A 25-year-old professional athlete sustains a rotational ankle injury. Intra-operative stress testing confirms syndesmotic instability requiring fixation. Which of the following ligamentous structures provides the greatest biomechanical resistance to lateral translation of the fibula relative to the tibia?

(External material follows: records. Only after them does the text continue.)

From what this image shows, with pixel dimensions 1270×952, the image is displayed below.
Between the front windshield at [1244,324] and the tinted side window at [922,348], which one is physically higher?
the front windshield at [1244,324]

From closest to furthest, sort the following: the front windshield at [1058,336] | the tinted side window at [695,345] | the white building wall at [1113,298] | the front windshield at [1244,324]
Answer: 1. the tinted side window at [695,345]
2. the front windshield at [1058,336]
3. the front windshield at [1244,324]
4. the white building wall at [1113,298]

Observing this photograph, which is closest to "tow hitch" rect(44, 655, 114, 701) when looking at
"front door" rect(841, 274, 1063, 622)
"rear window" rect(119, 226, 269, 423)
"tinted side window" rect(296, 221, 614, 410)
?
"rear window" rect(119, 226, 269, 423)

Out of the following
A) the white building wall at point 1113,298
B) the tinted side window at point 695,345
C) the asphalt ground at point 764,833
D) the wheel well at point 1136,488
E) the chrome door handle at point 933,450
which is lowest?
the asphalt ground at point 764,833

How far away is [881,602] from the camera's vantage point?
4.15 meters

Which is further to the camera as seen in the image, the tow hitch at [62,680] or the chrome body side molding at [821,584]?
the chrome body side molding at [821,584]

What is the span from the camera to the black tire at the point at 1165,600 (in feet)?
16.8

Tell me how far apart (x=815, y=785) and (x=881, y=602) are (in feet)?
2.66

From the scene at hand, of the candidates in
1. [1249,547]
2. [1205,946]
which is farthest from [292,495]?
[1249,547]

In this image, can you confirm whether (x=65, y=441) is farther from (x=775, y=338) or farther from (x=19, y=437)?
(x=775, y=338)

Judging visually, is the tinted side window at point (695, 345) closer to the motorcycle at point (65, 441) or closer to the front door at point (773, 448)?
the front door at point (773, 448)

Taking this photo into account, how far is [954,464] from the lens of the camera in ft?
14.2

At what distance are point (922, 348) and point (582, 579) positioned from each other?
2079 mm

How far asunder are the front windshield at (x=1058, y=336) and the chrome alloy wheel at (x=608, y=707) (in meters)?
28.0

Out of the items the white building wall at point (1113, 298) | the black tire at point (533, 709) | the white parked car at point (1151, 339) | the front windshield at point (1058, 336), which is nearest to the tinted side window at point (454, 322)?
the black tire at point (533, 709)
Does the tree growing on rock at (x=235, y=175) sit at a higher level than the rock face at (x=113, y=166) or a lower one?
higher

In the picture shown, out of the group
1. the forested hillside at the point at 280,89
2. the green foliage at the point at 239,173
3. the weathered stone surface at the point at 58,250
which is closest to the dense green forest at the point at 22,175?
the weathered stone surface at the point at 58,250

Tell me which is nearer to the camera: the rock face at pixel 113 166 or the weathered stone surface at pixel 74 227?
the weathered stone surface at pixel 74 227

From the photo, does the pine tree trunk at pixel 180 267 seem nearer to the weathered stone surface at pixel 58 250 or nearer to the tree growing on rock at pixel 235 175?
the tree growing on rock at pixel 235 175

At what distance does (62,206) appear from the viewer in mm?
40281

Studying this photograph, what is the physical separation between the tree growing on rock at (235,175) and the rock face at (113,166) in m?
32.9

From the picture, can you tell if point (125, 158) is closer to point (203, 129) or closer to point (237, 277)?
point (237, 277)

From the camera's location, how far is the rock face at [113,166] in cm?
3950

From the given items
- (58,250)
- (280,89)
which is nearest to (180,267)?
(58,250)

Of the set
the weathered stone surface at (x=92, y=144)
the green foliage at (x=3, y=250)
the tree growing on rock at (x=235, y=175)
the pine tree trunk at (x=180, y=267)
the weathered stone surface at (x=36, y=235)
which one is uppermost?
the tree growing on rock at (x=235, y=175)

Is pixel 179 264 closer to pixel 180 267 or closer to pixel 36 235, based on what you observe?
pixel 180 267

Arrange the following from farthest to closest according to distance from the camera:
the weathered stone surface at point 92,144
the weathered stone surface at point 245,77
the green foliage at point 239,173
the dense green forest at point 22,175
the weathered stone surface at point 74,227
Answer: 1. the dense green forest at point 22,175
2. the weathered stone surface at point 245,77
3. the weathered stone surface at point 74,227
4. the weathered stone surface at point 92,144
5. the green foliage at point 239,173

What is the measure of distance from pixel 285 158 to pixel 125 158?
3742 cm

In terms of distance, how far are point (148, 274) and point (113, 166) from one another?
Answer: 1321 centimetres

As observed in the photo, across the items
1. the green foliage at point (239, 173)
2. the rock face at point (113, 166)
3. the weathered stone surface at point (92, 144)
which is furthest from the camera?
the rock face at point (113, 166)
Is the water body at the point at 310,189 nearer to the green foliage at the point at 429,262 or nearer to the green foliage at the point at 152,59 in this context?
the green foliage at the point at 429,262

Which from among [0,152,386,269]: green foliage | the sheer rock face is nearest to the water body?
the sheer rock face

. Anterior inferior tibiofibular ligament (AITFL)
. Posterior inferior tibiofibular ligament (PITFL)
. Interosseous ligament
. Deltoid ligament
. Anterior talofibular ligament

Correct Answer & Explanation

. Posterior inferior tibiofibular ligament (PITFL)


Explanation

The ankle syndesmosis consists of the AITFL, PITFL, interosseous ligament, and the transverse tibiofibular ligament. Biomechanical studies have demonstrated that the Posterior Inferior Tibiofibular Ligament (PITFL) is the strongest of the syndesmotic ligaments and provides the greatest resistance (approximately 42%) to lateral displacement of the fibula, followed by the AITFL (35%) and the interosseous ligament (22%).

Question 6459

Topic: Forefoot
A 62-year-old male complains of worsening pain and stiffness in his right great toe, particularly during the toe-off phase of gait. Radiographs demonstrate severe joint space narrowing (>50%), extensive dorsal osteophytosis, and subchondral sclerosis at the first metatarsophalangeal (MTP) joint. On examination, dorsiflexion is limited to 10 degrees and elicits significant pain. According to the Coughlin and Shurnas classification, what is the most definitive and reliable surgical treatment for this condition?
. First MTP joint arthrodesis
. Dorsal cheilectomy
. Keller resection arthroplasty
. Synthetic hemiarthroplasty
. Proximal phalanx osteotomy (Moberg)

Correct Answer & Explanation

. First MTP joint arthrodesis


Explanation

The patient has Grade 3 hallux rigidus (Coughlin and Shurnas classification), characterized by significant pain at the extremes of motion, >50% joint space narrowing, and extensive osteophytes. While a dorsal cheilectomy is highly successful for Grade 1 and 2 hallux rigidus, Grade 3 and 4 disease is best treated with a first MTP joint arthrodesis, which is the gold standard and provides the most reliable long-term pain relief and functional restoration.

Question 6460

Topic: 8. Foot and Ankle
A 40-year-old male sustains a Sanders Type III intra-articular calcaneus fracture and undergoes Open Reduction and Internal Fixation (ORIF) via a standard extensile lateral approach. Which of the following is the most frequent early postoperative complication associated with this surgical approach?
. Sural nerve neuroma
. Post-traumatic subtalar arthritis
. Wound edge necrosis and dehiscence
. Malunion with severe varus deformity
. Flexor hallucis longus entrapment

Correct Answer & Explanation

. Wound edge necrosis and dehiscence


Explanation

The standard extensile lateral approach to the calcaneus involves creating a full-thickness fasciocutaneous flap. The blood supply to the apex of this flap relies critically on the lateral calcaneal artery, a branch of the peroneal artery. Compromise of this vascular supply, compounded by postoperative swelling, makes wound edge necrosis and dehiscence the most common early postoperative complication, occurring in 10% to 25% of cases.